Problem description —
Print the Christology text below word for word.

Christology, the doctrine concerned with the nature and person of Christ, has been debated through the centuries and to commence this debate the issue of Christ’s humanity is raised. The Synoptic Gospels clearly point to Jesus’ human qualities such as growing (Lk. 2:52), hunger (Mk. 2:15), distress (Mk. 14:33), and ultimately death (Mk. 15:37). However, the Synoptic Gospels were not the only place where these claims can be found, in other places scripture witnesses explicitly to his true humanity (Gal. 4:4; Heb. 4:15).
The second aspect of Christology should focus on the claims in Scripture for Christ’s deity. Jesus had a proper understanding of his nature and this can be seen in the claims he made as the “I AM” of the Old Testament. Seven times in the Gospel of John he refers to himself as ego eimi; “I am the bread of life” (Jn. 6:35), “I am the good shepherd” (Jn. 10:11), and “I am the resurrection and the life” (Jn. 11:25). These self-claims speak to who Jesus believed himself to be. Furthermore, encapsulated in the application of logos is the claim to pre-existence which should be understood as a claim of deity (Jn. 1:1). This verse points to Christ, who in the beginning was the agent of God’s creative decree and subsequent creative activity.

Provided material —

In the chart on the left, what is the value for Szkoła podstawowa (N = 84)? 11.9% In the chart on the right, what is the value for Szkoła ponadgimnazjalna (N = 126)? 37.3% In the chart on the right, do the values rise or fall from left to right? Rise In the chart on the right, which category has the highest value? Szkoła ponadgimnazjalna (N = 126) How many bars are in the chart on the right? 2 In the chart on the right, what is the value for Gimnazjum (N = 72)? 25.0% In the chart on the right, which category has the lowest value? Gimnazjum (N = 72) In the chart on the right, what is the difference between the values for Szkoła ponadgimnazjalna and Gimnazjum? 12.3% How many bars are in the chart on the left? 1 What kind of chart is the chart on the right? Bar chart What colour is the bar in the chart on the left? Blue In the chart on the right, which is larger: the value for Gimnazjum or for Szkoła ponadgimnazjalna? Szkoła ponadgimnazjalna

Answer to the exercise —
Christology, the doctrine concerned with the nature and person of Christ, has been debated through the centuries and to commence this debate the issue of Christ’s humanity is raised. The Synoptic Gospels clearly point to Jesus’ human qualities such as growing (Lk. 2:52), hunger (Mk. 2:15), distress (Mk. 14:33), and ultimately death (Mk. 15:37). However, the Synoptic Gospels were not the only place where these claims can be found, in other places scripture witnesses explicitly to his true humanity (Gal. 4:4; Heb. 4:15).
The second aspect of Christology should focus on the claims in Scripture for Christ’s deity. Jesus had a proper understanding of his nature and this can be seen in the claims he made as the “I AM” of the Old Testament. Seven times in the Gospel of John he refers to himself as ego eimi; “I am the bread of life” (Jn. 6:35), “I am the good shepherd” (Jn. 10:11), and “I am the resurrection and the life” (Jn. 11:25). These self-claims speak to who Jesus believed himself to be. Furthermore, encapsulated in the application of logos is the claim to pre-existence which should be understood as a claim of deity (Jn. 1:1). This verse points to Christ, who in the beginning was the agent of God’s creative decree and subsequent creative activity.